According to figures presented to the staff representatives in a climate of “tense“, EDF expects that its workforce in France, excluding subsidiaries, would be end in 2019, in a range of between 60.200 and 62.050 employees, against 67.287 the end of 2015, to be between 5.237 and 7.087 positions in the least, said union sources to the AFP.

those figures do not include the early closure of the Fessenheim nuclear power plant.

The plan announced in early 2016 forecast a decrease of 5% of the workforce in three years (2016-2018).

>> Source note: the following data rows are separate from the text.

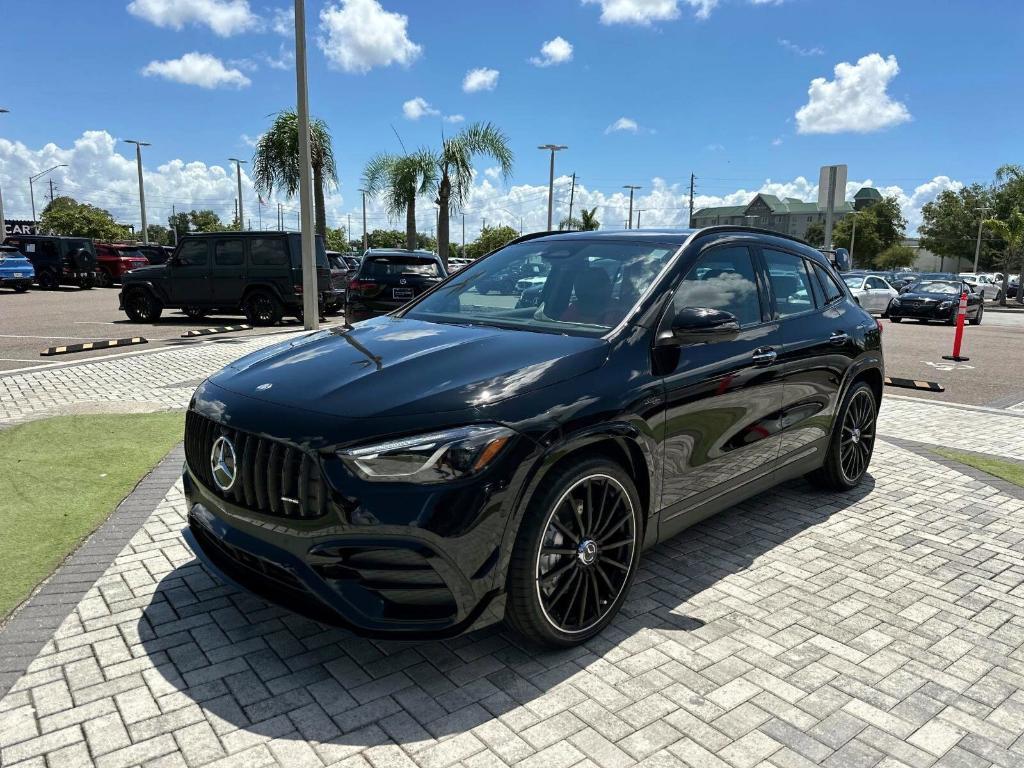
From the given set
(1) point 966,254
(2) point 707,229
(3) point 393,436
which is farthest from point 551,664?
(1) point 966,254

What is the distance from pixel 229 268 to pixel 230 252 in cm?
36

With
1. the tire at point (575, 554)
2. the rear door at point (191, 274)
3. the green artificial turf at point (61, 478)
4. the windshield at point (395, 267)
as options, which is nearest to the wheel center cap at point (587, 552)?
the tire at point (575, 554)

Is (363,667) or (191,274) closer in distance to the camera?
(363,667)

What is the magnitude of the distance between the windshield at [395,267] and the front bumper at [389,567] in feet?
37.2

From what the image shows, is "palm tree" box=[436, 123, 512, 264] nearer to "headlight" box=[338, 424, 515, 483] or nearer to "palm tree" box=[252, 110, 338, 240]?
"palm tree" box=[252, 110, 338, 240]

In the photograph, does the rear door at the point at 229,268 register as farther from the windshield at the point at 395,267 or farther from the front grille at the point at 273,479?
the front grille at the point at 273,479

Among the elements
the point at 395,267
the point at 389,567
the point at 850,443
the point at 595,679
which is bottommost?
the point at 595,679

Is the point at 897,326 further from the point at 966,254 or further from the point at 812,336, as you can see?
the point at 966,254

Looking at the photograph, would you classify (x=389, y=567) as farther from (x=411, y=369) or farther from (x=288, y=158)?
(x=288, y=158)

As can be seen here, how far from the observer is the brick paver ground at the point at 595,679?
250 cm

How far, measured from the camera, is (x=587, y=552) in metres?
3.04

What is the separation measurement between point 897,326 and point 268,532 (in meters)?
23.1

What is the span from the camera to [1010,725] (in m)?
2.69

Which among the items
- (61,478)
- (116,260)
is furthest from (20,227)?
(61,478)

The new lens is equivalent to a decrease of between 7.7% and 10.5% in four years.

in the Face of these “deletions massive and indiscriminate post” and the failure to obtain responses, “precise” to their questions, the elected representatives of the CEC (CGT, CFE-CGC, CFDT and FO) have refused to provide an opinion on the strategic direction of the company.

They call the employees “to continue their industrial action” and the elected officials of the country to “seize the crucial question of the future of the EDF“.

- “Bleeding” –

Philip Page The Mérour (CGT) denounced a “bleeding” contrary to “commitment” taken by EDF as the upward revision of its savings plan, passed in April of € 700 million to a billion, would “no impact” on the workforce.

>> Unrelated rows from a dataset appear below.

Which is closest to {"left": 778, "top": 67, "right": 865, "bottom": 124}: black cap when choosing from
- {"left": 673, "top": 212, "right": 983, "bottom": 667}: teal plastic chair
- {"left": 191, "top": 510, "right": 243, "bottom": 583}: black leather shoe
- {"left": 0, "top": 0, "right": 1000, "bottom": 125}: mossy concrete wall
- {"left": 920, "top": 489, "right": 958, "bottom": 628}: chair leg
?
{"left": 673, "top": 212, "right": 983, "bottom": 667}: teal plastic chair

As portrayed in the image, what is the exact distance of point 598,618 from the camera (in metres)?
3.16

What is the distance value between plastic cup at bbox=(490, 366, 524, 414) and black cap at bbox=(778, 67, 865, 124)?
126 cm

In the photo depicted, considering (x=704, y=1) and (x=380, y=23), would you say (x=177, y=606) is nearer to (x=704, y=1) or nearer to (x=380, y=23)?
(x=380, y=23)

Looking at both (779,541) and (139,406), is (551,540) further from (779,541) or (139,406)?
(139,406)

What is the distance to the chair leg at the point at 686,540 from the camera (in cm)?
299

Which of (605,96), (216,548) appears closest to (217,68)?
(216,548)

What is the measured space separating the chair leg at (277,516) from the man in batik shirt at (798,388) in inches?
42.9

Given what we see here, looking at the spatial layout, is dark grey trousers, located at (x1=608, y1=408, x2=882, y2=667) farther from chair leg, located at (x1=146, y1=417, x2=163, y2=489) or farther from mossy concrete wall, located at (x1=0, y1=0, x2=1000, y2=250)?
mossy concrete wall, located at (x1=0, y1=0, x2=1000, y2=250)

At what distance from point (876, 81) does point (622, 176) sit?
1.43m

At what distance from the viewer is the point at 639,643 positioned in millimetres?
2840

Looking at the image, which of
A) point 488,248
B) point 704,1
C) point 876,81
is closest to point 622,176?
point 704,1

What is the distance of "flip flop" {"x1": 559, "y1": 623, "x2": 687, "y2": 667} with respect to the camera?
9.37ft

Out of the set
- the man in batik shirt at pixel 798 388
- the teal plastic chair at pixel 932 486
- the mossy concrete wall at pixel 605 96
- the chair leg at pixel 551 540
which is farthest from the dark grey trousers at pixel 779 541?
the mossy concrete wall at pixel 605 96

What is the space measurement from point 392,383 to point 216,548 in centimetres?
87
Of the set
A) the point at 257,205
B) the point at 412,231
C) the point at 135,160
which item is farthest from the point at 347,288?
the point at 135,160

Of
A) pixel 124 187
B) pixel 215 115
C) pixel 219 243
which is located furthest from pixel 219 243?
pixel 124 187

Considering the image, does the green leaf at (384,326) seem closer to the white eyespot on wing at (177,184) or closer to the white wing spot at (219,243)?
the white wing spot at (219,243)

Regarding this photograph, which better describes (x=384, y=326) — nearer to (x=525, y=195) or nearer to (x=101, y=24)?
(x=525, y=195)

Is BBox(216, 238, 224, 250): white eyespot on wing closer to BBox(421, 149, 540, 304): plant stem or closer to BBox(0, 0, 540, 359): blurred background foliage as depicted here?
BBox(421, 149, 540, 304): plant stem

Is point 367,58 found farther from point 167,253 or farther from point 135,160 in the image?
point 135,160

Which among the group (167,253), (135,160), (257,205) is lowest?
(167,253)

First strength of association of the company, the CGT questions on a “deal between the government and EDF“. The recapitalisation of the company by the State, its shareholder with nearly 85% (€3 billion on an increase of 4 billion provided for), would have been subject, according to it, a “drastic reduction of the wage bill“. In addition to the workforce, there is also the “gel history” wages in the branch, pointed out by its representative.

The reasons for this further reduction in staffing, “are they political, financial, or other ‘“, is also a demand FO.

This weight loss program concern to the trade unions, while the company’s debt is in big building in front of it (the heavy maintenance of the French nuclear power plants and construction of two EPR reactors at Hinkley Point, England) and face a degraded environment, with a fall in the price of electricity.

The CFE-CGC (2nd union) denounced the “immediate choice, easier, to remove numbers and make cuts in the wage budgets“, while this is “not at the height of the financial issues of the company“, in debt to the tune of 37.4 billion euros at the end of 2015.

For the CFDT, who regrets that there is “no period shelf transient” after the increase in numbers recorded between 2010 and 2014 (+ 5.735), this management staff does not allow “ensure the tiling of powers between the generation part and the one that arrives“.

The electrician points out of his side that”in order to anticipate the wave of retirements” currently recognized and “to ensure the transfer of skills“, “nearly 20,000 employees” were recruited between 2011 and 2016.

The hiring will continue into 2017 (1.500) and 2018 (in 1,000), says EDF, “especially for positions of engineers and technicians“. It says nothing about 2019.

The intersyndicale CGT, SUD, CFE-CGC, CFDT, FO and CFTC of the R&D had been alerted on the cuts of personnel that “threaten research“.